**Assignment:** In the data below, change every "Photo" to "Image" and reproduce the text lines with nothing else altered. Leave the pictures out of your answer.
# # # #
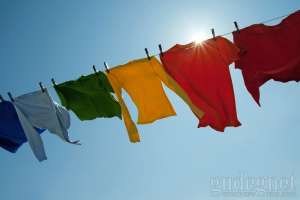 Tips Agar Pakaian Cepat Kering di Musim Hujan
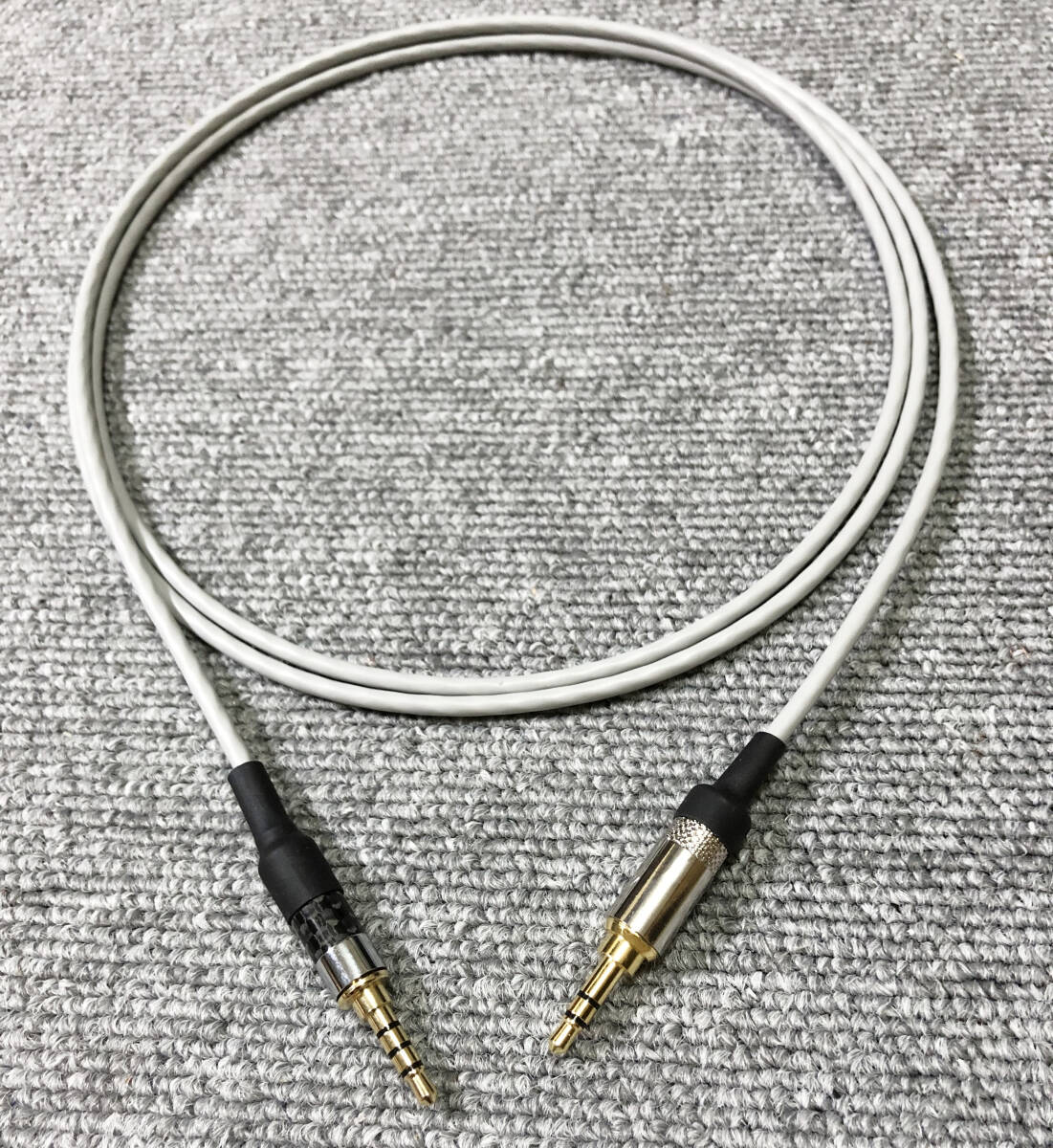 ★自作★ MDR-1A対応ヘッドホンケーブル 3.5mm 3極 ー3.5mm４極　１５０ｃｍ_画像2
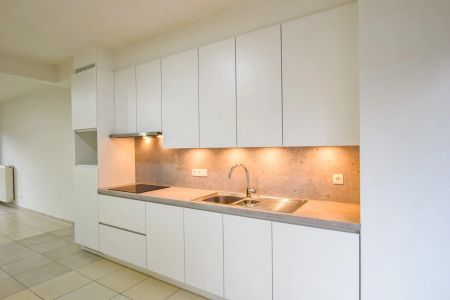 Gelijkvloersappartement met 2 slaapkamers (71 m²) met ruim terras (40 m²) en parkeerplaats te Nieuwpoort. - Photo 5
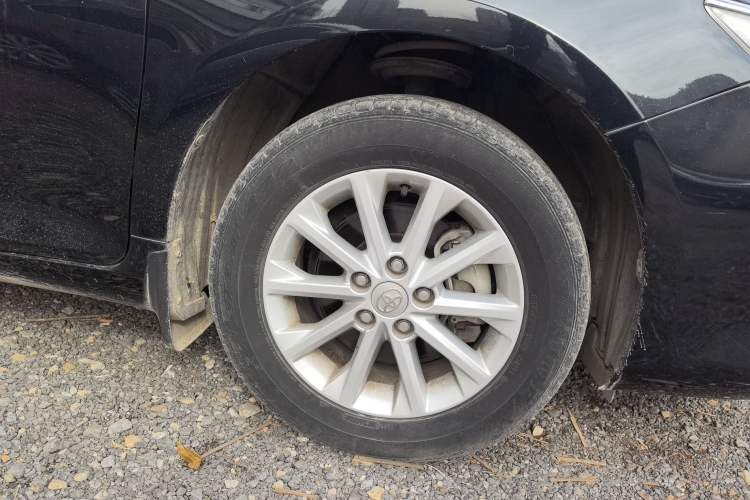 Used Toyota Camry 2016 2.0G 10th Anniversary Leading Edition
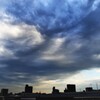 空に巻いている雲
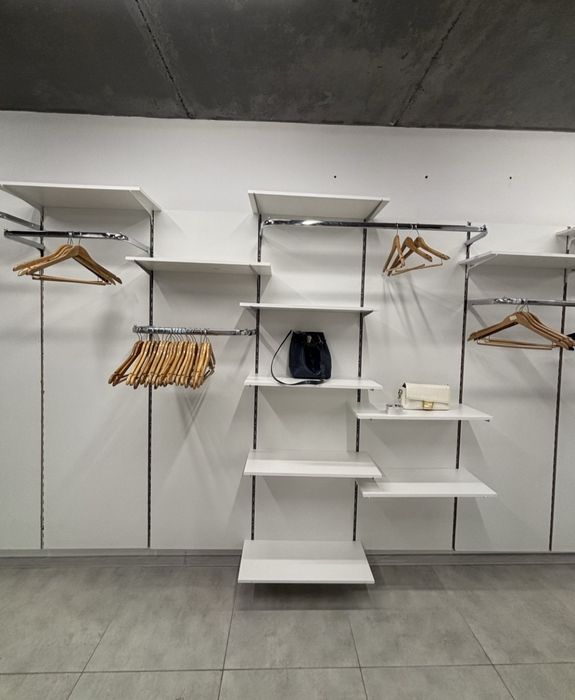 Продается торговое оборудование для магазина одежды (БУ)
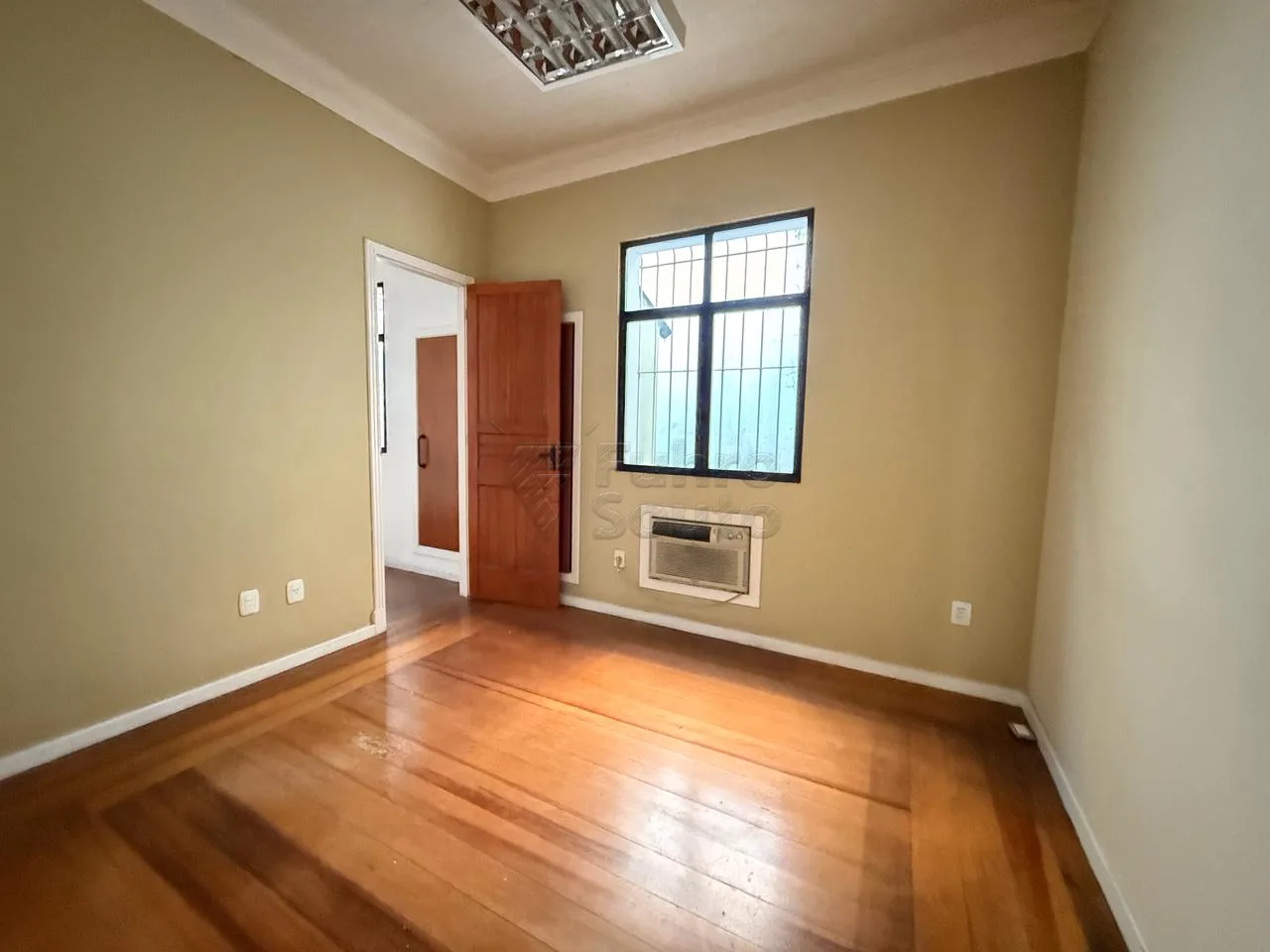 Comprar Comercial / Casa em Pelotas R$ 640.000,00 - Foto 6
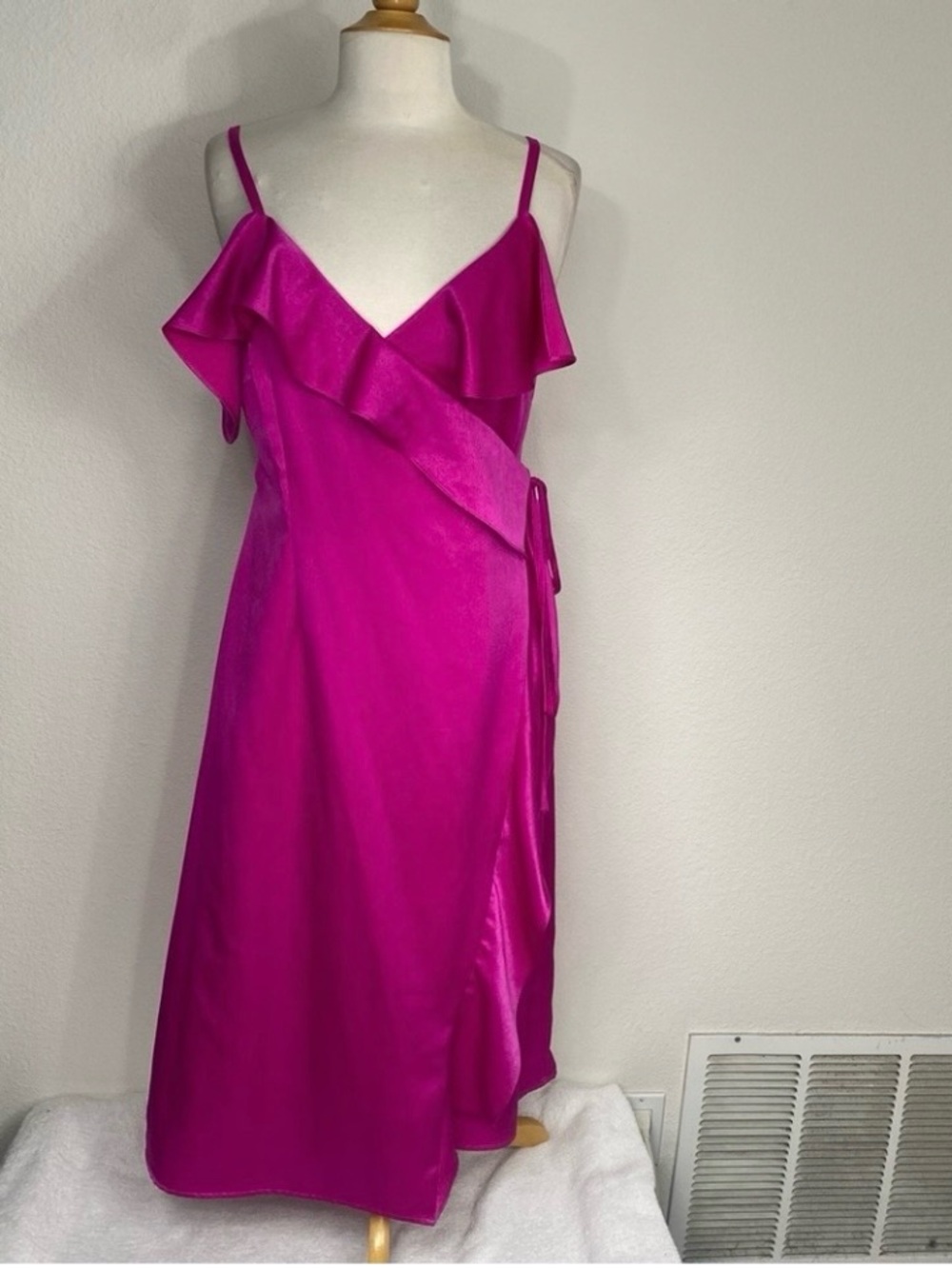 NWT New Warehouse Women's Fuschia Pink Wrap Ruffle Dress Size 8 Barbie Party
# # # #
**Result:**
 Tips Agar Pakaian Cepat Kering di Musim Hujan
 ★自作★ MDR-1A対応ヘッドホンケーブル 3.5mm 3極 ー3.5mm４極　１５０ｃｍ_画像2
 Gelijkvloersappartement met 2 slaapkamers (71 m²) met ruim terras (40 m²) en parkeerplaats te Nieuwpoort. - Image 5
 Used Toyota Camry 2016 2.0G 10th Anniversary Leading Edition
 空に巻いている雲
 Продается торговое оборудование для магазина одежды (БУ)
 Comprar Comercial / Casa em Pelotas R$ 640.000,00 - Foto 6
 NWT New Warehouse Women's Fuschia Pink Wrap Ruffle Dress Size 8 Barbie Party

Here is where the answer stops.